■ Instrucciones de tarea:
a. Indique si cada afirmación concuerda con el texto fuente y responda sí o no, citando literalmente las palabras que lo determinan: (i) los guerreros de la antigüedad sabían que el futuro no estaba escrito; (ii) los niños incas empleaban su energía entre lágrimas; (iii) los guerreros volvían a casa antes de la batalla.
b. Reescriba como una lista breve el párrafo del texto fuente que comienza con «En Cochamba puedo contemplar», sin omitir sus datos principales.

■ Texto fuente:

Como de costumbre la Historia la escriben (dicen) los vencedores. Y es por ello que quisimos los que hoy portamos occidental documento identificatorio (¿es preciso?) dejar de lado la energía que los aztecas imprimían a los pedernales que con sus pies impulsaban hacia el cielo de Huitzilopochtli, o la que, entre risas, empleaban los niños incas para evitar que los objetos que de diversión les servían no tomasen contacto con el terrado de Pachacamac.
En Cochamba puedo contemplar, cada día, el afán de un nutrido grupo de niños cuyo futuro, al igual que el de los guerreros que dieron origen al Circo, parecía estar escrito. Niños cuyo porvenir quisieron (¿quiénes?) labrar en las mareas de juguete de desagües y vertederos, desvencijar en los efluvios del pegamento, anudar al sacrificio inmundo de una niñez sin juego.
Sabían los guerreros de la antiguedad que el futuro no estaba escrito. Por eso regresaban a casa, tras la batalla, y convertían en juego, magia y admiración las piruetas que un día les salvaron la vida, en aquel combate tiznado de inminente mortaja.

■ Registros:

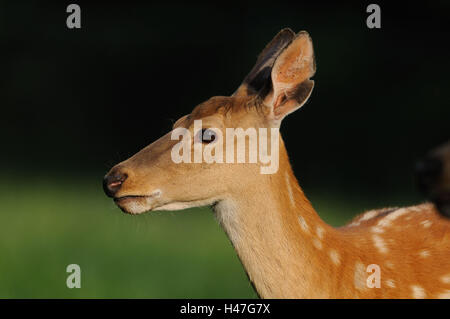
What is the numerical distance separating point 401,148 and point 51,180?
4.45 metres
...
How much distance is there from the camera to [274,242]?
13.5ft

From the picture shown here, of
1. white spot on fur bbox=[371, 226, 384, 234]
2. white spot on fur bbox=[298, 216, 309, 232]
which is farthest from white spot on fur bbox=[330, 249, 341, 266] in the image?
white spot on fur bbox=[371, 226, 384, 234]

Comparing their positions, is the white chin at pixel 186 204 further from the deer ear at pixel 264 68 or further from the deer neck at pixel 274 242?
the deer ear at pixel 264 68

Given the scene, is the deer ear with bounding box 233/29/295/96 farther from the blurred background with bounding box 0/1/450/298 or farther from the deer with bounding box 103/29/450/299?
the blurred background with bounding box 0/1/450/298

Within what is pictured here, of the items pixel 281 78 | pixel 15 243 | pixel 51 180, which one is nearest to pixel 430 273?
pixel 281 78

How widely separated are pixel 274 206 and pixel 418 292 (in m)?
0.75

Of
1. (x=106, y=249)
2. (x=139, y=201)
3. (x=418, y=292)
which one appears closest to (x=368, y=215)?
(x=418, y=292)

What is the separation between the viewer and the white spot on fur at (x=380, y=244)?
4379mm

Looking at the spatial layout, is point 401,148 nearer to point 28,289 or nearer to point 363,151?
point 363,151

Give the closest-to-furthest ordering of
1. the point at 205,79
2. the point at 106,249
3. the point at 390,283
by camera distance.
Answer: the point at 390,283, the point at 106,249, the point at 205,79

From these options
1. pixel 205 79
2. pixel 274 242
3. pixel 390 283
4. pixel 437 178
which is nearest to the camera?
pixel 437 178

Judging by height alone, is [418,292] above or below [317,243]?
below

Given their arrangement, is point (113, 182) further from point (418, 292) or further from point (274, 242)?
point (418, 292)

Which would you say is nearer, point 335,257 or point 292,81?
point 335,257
* * *
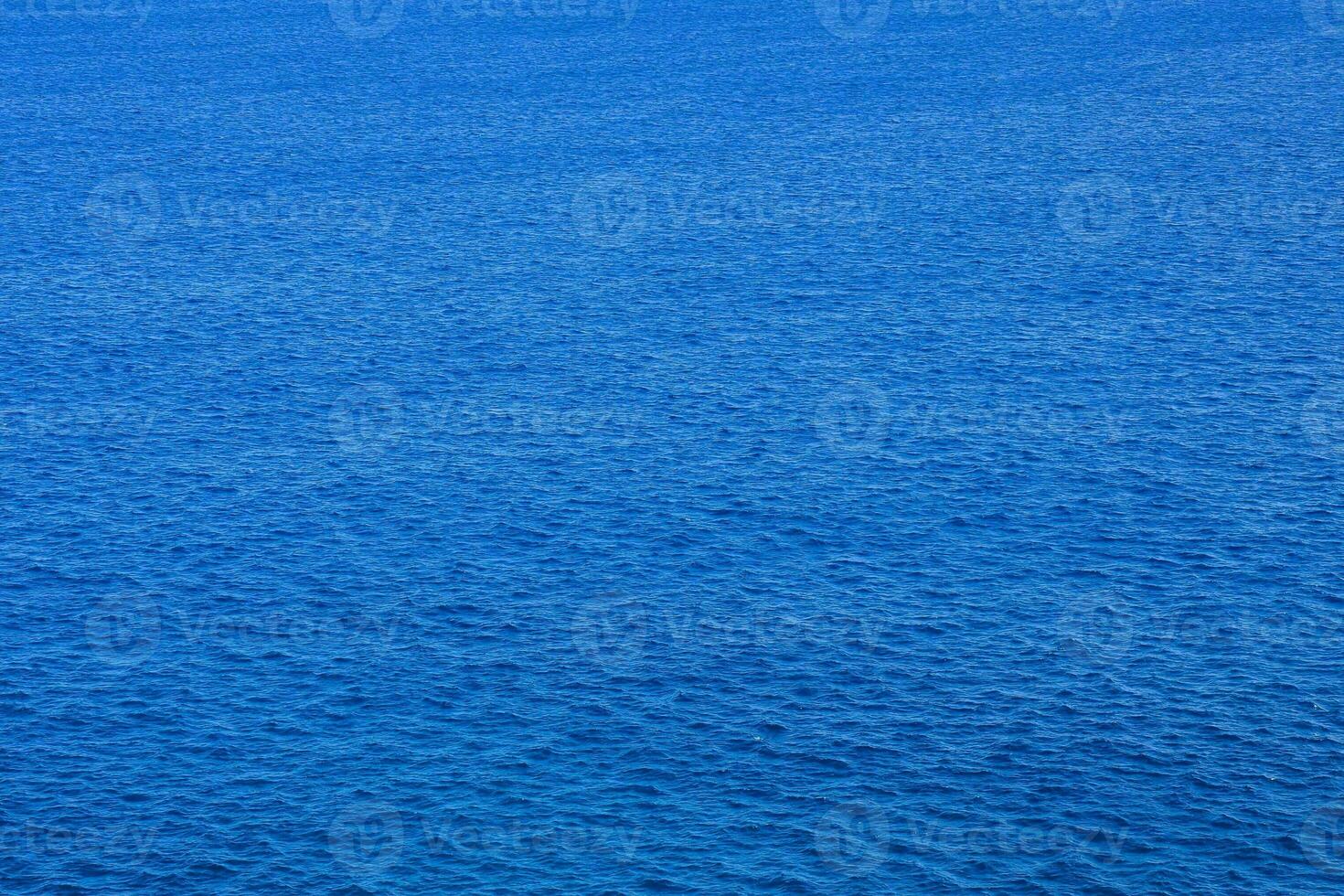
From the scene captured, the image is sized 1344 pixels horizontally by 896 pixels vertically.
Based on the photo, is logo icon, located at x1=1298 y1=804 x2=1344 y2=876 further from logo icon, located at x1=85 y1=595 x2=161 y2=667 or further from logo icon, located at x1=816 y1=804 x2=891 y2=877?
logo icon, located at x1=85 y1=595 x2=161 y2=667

■ Resultados:
a.
(i) Sí: «Sabían los guerreros de la antiguedad que el futuro no estaba escrito».
(ii) No: «la que, entre risas, empleaban los niños incas».
(iii) No: «Por eso regresaban a casa, tras la batalla».

b.
- En Cochamba puede contemplarse cada día el afán de un nutrido grupo de niños.
- El futuro de esos niños parecía estar escrito, igual que el de los guerreros que dieron origen al Circo.
- Se quiso labrar su porvenir en desagües y vertederos, desvencijarlo en los efluvios del pegamento y anudarlo al sacrificio de una niñez sin juego.